Following is the first page and a half of Part Four, Chapter 2, Pioneers and Radicals.

  The Scots-Irish Presbyterians began trickling out of Ulster soon after the 1704 Test Acts came into force.  In the next two decades a rather small assortment of families, typically traveling in “parcels” of 600 to 800 people, ventured across the Atlantic to test America ’s promise as well as its receptivity to their religion and their cultural ways.  They traveled in tiny, crowded, disease-ridden two-masted ships that sailed from the ports of Londonderry, Belfast , Newry, Larne, and Portrush, taking on the average about two months to cross the treacherous Atlantic .  In this first experimental wave of emigration the Ulster emigrants scattered their arrivals among the major ports of Boston , New York , Philadelphia , Annapolis , and Charleston , South Carolina .

  But by the early 1720s, when the large-scale migrations from Northern Ireland began, the port of choice had become Philadelphia .  Over the next five decades the overwhelming majority of Scots-Irish settlers entered the American colonies through either Philadelphia or the nearby cities of Chester, Pennsylvania, and New Castle, Delaware, which were just south of Philadelphia along the Delaware River.  From these locations the Scots-Irish settlers first spread westward into the vicinity of Lancaster , Pennsylvania , and then later followed the mountain roads southward into Virginia, North and South Carolina , and points beyond.
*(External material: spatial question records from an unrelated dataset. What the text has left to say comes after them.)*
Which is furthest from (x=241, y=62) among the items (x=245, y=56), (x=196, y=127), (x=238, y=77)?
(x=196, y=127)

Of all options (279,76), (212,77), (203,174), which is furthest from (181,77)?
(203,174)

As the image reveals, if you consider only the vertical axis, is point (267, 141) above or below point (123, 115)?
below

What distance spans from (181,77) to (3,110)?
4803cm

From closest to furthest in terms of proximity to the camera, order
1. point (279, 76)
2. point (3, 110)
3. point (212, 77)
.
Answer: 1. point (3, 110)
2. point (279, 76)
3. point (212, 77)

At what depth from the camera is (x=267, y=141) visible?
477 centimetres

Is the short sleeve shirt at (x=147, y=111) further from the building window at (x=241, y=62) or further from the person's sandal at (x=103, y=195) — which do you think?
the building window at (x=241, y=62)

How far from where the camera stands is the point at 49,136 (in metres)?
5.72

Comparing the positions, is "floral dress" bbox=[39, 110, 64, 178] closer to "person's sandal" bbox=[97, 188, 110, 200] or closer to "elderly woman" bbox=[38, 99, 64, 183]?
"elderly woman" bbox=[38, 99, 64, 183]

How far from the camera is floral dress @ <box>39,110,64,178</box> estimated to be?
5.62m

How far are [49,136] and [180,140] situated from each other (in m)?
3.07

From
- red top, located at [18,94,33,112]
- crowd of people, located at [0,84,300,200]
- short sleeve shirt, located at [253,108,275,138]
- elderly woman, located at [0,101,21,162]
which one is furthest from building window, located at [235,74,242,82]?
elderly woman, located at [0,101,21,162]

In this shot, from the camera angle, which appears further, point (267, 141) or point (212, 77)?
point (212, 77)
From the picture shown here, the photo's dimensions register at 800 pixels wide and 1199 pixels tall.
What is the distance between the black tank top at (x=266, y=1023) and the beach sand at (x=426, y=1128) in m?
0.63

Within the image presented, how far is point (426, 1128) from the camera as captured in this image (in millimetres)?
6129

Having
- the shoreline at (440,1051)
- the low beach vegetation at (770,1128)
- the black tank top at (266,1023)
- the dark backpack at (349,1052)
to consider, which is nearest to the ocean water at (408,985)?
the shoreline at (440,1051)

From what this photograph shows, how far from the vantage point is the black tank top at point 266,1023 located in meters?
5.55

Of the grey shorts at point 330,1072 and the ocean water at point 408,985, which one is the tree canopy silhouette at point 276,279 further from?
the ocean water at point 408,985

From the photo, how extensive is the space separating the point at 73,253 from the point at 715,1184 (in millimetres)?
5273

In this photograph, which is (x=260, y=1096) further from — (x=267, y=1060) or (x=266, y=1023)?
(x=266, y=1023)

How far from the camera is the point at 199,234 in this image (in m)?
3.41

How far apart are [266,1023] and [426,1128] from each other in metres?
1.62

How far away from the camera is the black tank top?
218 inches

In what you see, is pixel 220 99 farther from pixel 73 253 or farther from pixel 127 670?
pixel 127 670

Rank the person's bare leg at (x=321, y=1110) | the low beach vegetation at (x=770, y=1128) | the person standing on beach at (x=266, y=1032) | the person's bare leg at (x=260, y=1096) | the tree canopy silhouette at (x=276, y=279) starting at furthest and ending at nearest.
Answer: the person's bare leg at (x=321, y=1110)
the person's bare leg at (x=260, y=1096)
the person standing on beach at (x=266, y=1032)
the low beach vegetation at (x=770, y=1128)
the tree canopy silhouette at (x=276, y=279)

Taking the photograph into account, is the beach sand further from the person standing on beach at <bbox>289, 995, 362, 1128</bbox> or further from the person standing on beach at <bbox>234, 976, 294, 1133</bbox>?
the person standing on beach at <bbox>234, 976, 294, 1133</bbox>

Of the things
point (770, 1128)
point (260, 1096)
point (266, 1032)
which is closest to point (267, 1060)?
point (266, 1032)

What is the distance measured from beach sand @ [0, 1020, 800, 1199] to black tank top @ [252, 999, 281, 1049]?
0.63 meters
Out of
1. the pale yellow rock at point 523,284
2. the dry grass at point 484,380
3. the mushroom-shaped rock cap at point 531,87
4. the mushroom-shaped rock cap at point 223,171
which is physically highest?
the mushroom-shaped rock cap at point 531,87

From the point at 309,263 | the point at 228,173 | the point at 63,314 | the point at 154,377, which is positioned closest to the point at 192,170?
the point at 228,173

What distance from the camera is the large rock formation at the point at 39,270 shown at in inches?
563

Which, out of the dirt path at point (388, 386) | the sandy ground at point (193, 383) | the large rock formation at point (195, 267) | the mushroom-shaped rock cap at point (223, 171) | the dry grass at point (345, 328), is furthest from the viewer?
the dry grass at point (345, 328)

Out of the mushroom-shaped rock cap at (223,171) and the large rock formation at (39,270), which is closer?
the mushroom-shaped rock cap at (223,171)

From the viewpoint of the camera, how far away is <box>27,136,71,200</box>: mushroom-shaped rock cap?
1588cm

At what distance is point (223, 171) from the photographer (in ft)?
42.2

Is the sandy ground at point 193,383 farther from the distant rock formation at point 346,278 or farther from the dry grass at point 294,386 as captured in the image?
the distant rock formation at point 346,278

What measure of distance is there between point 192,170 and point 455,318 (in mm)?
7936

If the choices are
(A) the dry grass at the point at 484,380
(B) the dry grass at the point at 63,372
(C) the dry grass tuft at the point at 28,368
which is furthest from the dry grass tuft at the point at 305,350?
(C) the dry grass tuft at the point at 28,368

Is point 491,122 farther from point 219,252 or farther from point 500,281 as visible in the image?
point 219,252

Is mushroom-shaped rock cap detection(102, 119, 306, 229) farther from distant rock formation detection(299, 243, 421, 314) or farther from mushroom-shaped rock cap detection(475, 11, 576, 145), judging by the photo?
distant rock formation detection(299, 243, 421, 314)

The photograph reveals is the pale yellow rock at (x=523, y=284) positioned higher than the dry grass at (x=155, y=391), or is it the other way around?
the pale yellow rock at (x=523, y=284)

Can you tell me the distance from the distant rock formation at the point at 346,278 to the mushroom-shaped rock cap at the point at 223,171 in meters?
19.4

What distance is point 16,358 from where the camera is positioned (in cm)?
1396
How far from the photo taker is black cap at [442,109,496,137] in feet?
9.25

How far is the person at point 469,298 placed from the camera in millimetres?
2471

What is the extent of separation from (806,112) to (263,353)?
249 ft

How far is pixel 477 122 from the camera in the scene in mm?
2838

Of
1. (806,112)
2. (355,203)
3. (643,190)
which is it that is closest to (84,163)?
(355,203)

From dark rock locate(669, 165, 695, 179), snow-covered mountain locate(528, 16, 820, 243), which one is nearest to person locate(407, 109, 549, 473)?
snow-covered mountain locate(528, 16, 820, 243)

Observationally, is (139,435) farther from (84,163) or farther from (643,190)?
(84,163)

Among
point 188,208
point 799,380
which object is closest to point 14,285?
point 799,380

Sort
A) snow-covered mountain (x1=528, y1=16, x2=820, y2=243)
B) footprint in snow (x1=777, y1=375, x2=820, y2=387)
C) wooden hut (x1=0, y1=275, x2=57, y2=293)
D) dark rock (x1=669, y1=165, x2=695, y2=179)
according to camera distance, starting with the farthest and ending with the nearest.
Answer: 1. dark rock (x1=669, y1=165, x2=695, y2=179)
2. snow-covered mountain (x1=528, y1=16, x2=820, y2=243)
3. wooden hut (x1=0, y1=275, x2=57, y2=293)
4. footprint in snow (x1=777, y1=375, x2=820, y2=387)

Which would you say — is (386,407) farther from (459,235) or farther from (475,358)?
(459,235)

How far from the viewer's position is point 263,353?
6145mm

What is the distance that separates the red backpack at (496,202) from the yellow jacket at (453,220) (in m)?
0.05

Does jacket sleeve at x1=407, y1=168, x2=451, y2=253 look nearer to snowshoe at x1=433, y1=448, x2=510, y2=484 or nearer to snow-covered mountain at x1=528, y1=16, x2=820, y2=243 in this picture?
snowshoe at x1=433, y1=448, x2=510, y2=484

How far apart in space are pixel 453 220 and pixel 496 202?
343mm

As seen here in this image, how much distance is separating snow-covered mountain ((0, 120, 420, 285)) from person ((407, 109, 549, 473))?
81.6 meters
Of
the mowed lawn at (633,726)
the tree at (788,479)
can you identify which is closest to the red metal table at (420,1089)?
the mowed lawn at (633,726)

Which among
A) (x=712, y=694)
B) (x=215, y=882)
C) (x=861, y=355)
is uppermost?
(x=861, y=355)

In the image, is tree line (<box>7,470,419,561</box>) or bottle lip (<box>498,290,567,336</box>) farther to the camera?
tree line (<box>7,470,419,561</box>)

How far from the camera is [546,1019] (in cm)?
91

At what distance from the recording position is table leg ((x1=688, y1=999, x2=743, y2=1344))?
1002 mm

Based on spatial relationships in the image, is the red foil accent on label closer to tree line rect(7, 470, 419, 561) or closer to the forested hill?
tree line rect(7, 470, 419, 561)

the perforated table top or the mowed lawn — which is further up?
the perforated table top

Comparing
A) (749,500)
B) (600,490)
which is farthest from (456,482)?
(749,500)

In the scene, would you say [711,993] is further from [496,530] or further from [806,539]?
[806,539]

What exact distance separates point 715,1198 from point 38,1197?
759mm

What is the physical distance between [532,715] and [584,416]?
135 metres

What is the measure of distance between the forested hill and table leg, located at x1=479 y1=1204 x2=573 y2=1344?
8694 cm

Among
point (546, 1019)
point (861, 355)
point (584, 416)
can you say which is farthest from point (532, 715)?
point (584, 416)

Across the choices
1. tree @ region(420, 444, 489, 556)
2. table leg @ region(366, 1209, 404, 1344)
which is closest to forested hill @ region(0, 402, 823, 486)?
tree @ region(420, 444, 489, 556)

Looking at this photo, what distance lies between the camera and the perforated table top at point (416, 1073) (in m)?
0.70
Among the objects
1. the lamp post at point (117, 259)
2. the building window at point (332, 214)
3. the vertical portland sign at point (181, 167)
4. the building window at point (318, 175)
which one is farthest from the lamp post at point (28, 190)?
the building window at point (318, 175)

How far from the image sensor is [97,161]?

  From the early 1720s to the beginning of the American Revolution in 1775, there were four great surges of Scots-Irish migration.  Each was brought about not only by events in Ireland, but also by a series of incidents and incentives in different American colonies that affected both the pace of their migration and the locations they chose for settlement.  The first large migration, from 1720 to about 1730, brought them heavily to Pennsylvania .  The second, concentrated in the years 1740 and 1741, drew them to the Shenandoah Valley of Virginia and brought with them many of those who had already settled in Pennsylvania .  The third, beginning in the mid-1750s, saw a heavy influx farther down the Appalachian and Allegheny Mountains into southwest Virginia and then into North and South Carolina .  This influx included many Scottish highlanders – although they generally arrived in Wilmington, North Carolina, rather than in Philadelphia and settled in the Piedmont rather than in the mountains – as well as Scottish and English borderers, these three groups having been uprooted by political events that followed the Battle of Culloden in 1746.  The final surge, in the years just before the beginning of the American Revolution in 1775, saw large numbers of new settlers from Northern Ireland move into the communities that had already been established, especially in southwest Virginia and the Carolinas.

  By the time this migration was complete, as many as half million Scots-Irish immigrants and their American-born descendants were living in a cohesive geographic area in the mountainous areas of modern-day Pennsylvania, Virginia, West Virginia, Kentucky, Tennessee, North Carolina, and South Carolina.  It has been estimated that as much as one-third of the entire Protestant population of Ireland left for America between the years 1731 and 1768 alone, and this ratio was much higher for the Scots-Irish since few Anglicans were leaving Ulster.